→ Problems and tasks
1. Translate this sentence from the abstract on treating kidney cancer recurrence into Spanish: "We constructed a multivariate model to predict risk factors for overall mortality and analysed the effect of LTR across RoR groups."
2. Carry on the abstract on local treatment of renal cell carcinoma recurrence from the point where it ends.

→ Excerpted text

+++++

Publication: European Urology Open Science, January 2023


Retrospective comparative studies suggest a survival benefit after complete local treatment of recurrence (LTR) in renal cell carcinoma (RCC), which may be largely due to an indication bias.


To determine the role of LTR in a homogeneous population characterised by limited and potentially resectable recurrence.

Design, setting, and participants

RECUR is a protocol-based multicentre European registry capturing patient and tumour characteristics, risk of recurrence (RoR), recurrence patterns, and survival of those curatively treated for nonmetastatic RCC from 2006 to 2011. Per-protocol resectable disease (RD) recurrence was defined as (1) solitary metastases, (2) oligometastases, or (3) renal fossa or renal recurrence after radical or partial nephrectomy, respectively.


Local treatment of recurrence.

Outcome measurements and statistical analysis

Overall survival (OS) and cancer-specific survival was compared in the RD population that underwent LTR versus no LTR. We constructed a multivariate model to predict risk factors for overall mortality and analysed the effect of LTR across RoR groups.

+++++

→ Provided data

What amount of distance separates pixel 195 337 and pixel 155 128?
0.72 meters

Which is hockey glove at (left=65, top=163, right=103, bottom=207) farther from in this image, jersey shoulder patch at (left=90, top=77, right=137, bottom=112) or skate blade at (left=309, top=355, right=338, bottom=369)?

+++++

→ Responses for each task
1. Construimos un modelo multivariante para predecir los factores de riesgo de mortalidad global y analizamos el efecto del LTR en los distintos grupos de RoR.

2.
Results and limitations

Of 3039 patients with localised RCC treated with curative intent, 505 presented with recurrence, including 176 with RD. Of these patients, 97 underwent LTR and 79 no LTR. Patients in the LTR group were younger (64.3 [40–80] vs 69.2 [45–87] yr; p = 0.001). The median OS was 70.3 mo (95% confidence interval [CI] 58–82.6) versus 27.4 mo (95% CI 23.6–31.15) in the LTR versus no-LTR group (p < 0.001). After a multivariate analysis, having LTR (hazard ratio [HR] 0.37 [95% CI 0.2–0.6]), having low- versus high-risk RoR (HR 0.42 [95% CI [0.20–0.83]), and not having extra-abdominal/thoracic metastasis (HR 1.96 [95% CI 1.02–3.77]) were prognostic factors of longer OS. The LTR effect on survival was consistent across risk groups. OS HR for high, intermediate, and low risks were 0.36 (0.2–0.64), 0.27 (0.11–0.65), and 0.26 (0.08–0.8), respectively. Limitations include retrospective design.


This is the first study assessing the effectiveness of LTR in RCC in a comparable population with RD. This study supports the role of LTR across all RoR groups.